I had some time yesterday, so I took a ride over to Target to get a few things. I had had to rush out the door yesterday, so I was running around with no coffee in me, and that’s not a good thing, right?
At Target, my only option was Starbucks. In the past, I have eschewed Starbucks, feeling that it tastes like a heady brew of battery acid run through ground monkey balls, but I was desperate, and desperate times call for…you know what. Standing in line, waiting for those in front of me to get their venti lattes and grande mochachinos made by the one barista on duty, I told myself Just the House blend. Maybe it’s not as bad as I remember.
My turn finally came. I ordered and took the thing over to the mixing bar. When I took off the lid, I looked down into the black tar in the cup. This was going to be quite a chemistry project. I poured some of it out, added artificial sweetner and filled the thing with milk. It barely changed color. Not a good sign.
I tried again with more milk and more sweetner, took a sip, and chucked the whole thing in the trash. A failure of chemistry. How do people drink that stuff?
Last night Manfrengensen and I had a sitter. We went out to dinner and then…no movies out there at all. We’ve seen the James Bond. What else is worth shelling out for? We ended up doing some Christmas shopping.

+ + + + +

## [Exercise instructions]
[1] In the account of the Target coffee run, swap "ride" for "trip" and reproduce the passage from "I had some time" up to and including "good thing, right?".
[2] Condense the paragraph beginning "My turn finally came" in the account of the Target coffee run, retaining its principal facts.
The listing that comes next bears no relation to the text above.

+ + + + +

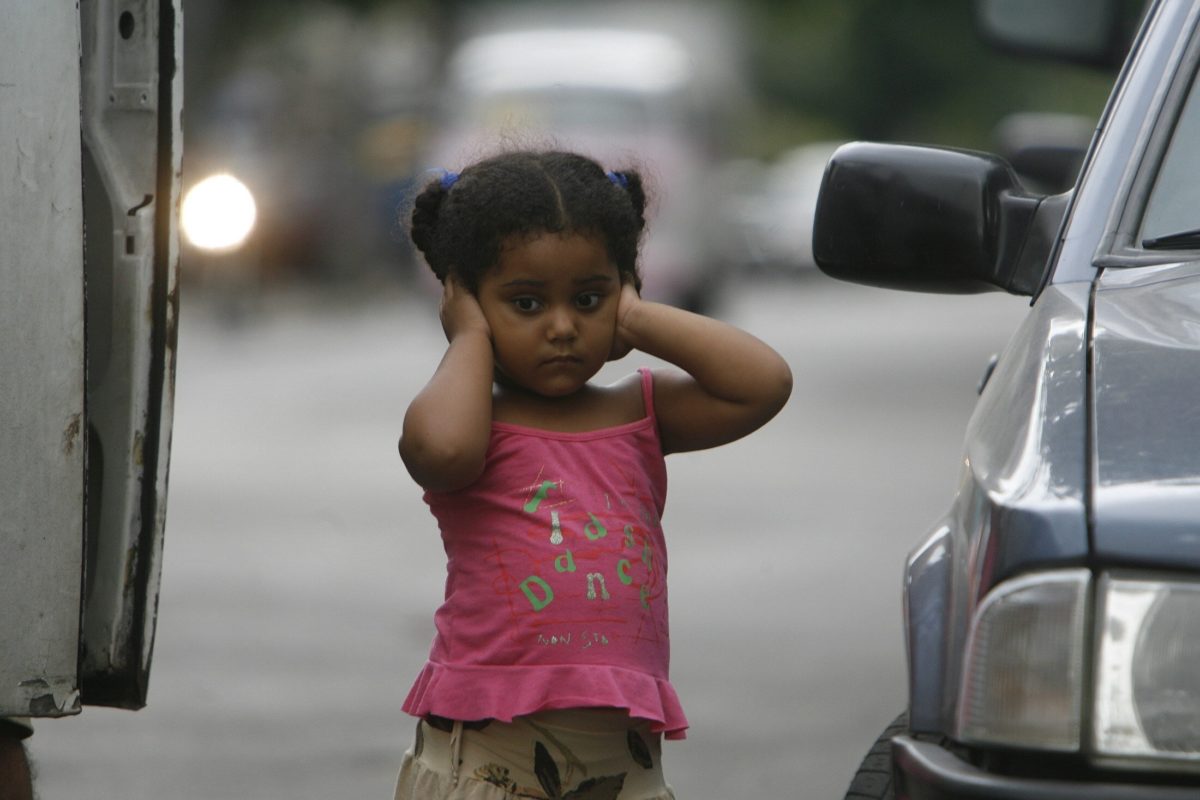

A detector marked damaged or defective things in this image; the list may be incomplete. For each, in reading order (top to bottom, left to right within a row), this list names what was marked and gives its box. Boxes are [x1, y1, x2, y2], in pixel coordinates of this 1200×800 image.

rusted metal panel [0, 0, 87, 714]
rusted metal panel [79, 0, 180, 710]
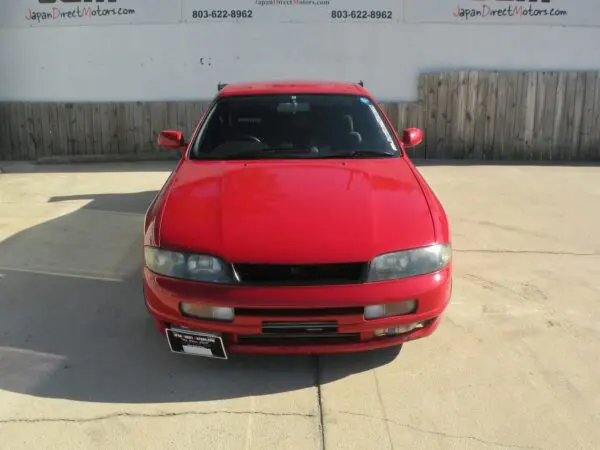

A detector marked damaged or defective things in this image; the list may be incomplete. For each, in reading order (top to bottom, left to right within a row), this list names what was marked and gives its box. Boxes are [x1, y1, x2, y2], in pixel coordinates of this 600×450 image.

crack in pavement [336, 412, 540, 450]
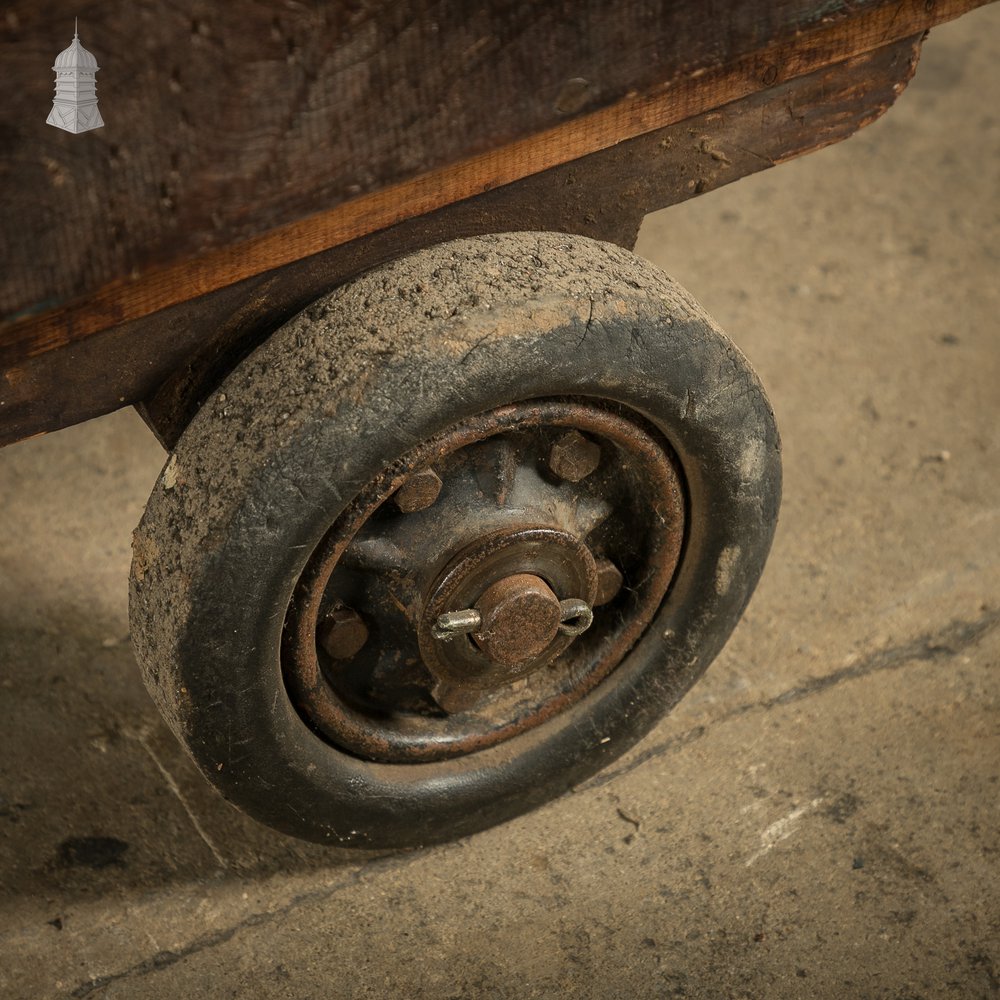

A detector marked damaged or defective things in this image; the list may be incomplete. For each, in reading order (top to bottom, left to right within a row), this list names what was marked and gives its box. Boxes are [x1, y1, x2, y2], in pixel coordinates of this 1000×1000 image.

rusty metal [318, 604, 370, 660]
rusty metal [390, 468, 442, 516]
rusty wheel rim [282, 400, 688, 764]
rusty metal [284, 398, 688, 764]
crack in concrete [66, 604, 996, 996]
rusty metal [548, 428, 600, 482]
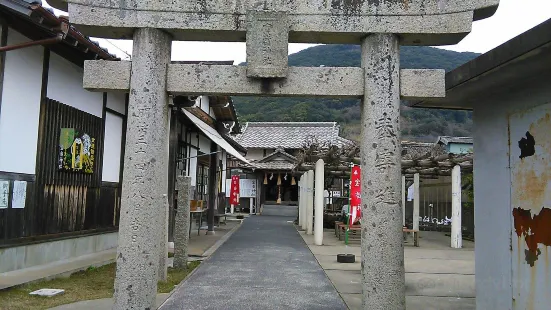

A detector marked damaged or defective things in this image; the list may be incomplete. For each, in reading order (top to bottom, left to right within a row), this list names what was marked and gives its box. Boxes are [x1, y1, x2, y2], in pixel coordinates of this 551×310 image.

rust stain on wall [512, 206, 551, 266]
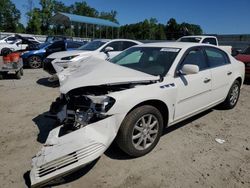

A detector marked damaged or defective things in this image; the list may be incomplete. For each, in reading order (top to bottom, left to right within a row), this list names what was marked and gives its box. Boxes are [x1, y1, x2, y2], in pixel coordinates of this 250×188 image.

crushed hood [58, 56, 159, 93]
damaged white buick [29, 42, 244, 187]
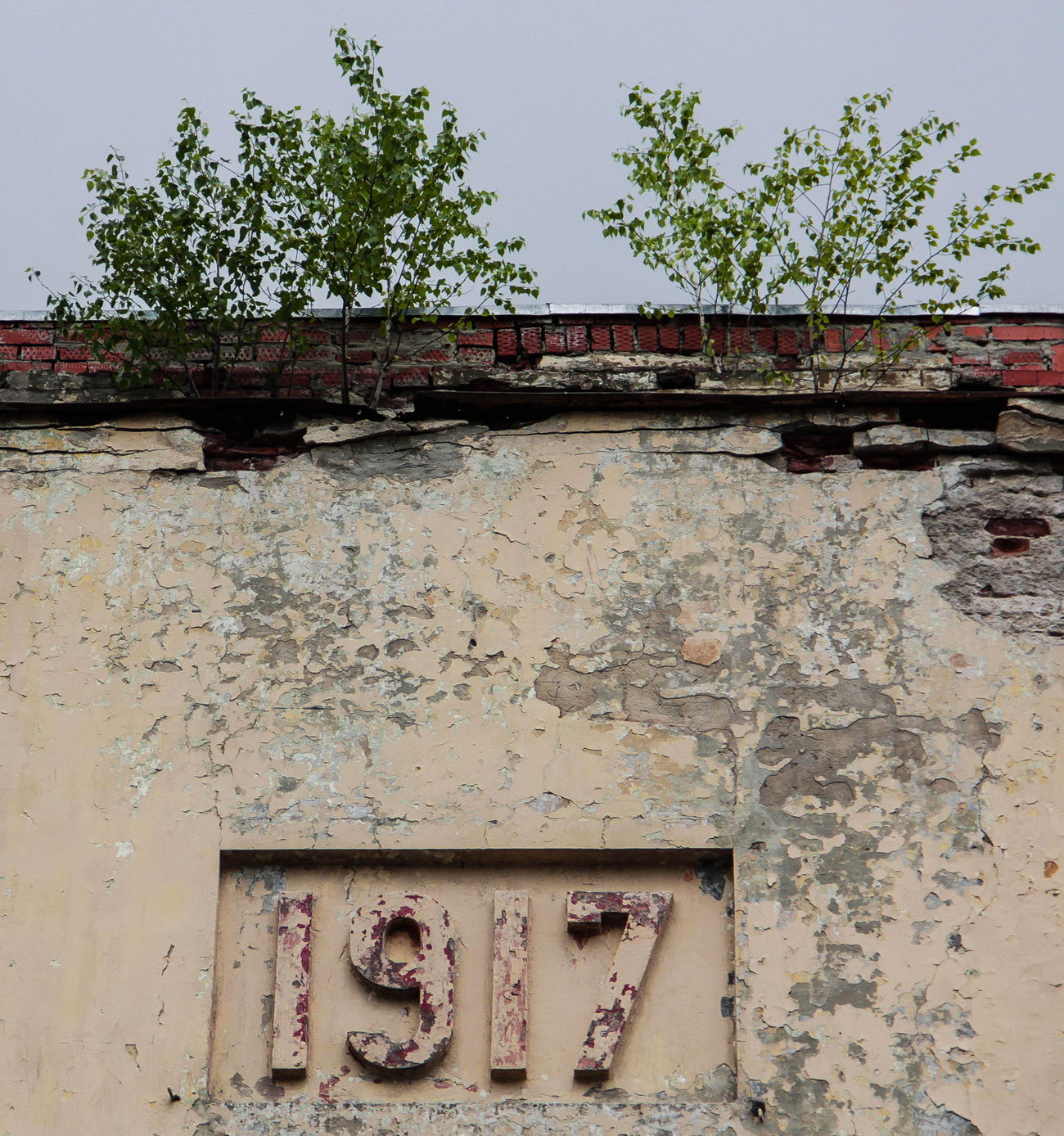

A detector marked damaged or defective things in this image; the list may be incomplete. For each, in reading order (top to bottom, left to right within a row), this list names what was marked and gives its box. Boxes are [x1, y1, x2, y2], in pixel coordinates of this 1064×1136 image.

damaged masonry [2, 306, 1062, 1131]
peeling plaster wall [2, 402, 1062, 1136]
peeling red paint on digit [270, 895, 311, 1072]
peeling red paint on digit [345, 895, 452, 1072]
peeling red paint on digit [490, 890, 526, 1076]
peeling red paint on digit [567, 886, 667, 1081]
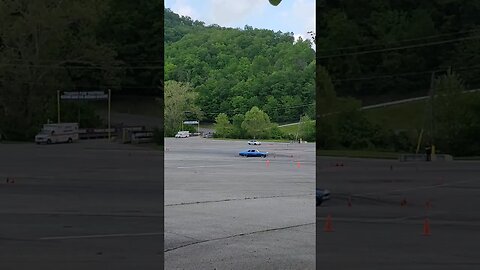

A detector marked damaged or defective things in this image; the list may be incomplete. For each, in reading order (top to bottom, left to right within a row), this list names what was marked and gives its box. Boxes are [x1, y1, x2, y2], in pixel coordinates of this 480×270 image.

cracked asphalt [0, 141, 163, 270]
cracked asphalt [165, 138, 316, 268]
cracked asphalt [316, 157, 480, 268]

+ + + + +

## [Solutions to the problems]
[1]
I had some time yesterday, so I took a trip over to Target to get a few things. I had had to rush out the door yesterday, so I was running around with no coffee in me, and that’s not a good thing, right?

[2] After ordering, I took the cup to the mixing bar, removed the lid, and found coffee as black as tar. I poured some out, added artificial sweetener, and topped it with milk, but the color barely changed, which was not a good sign.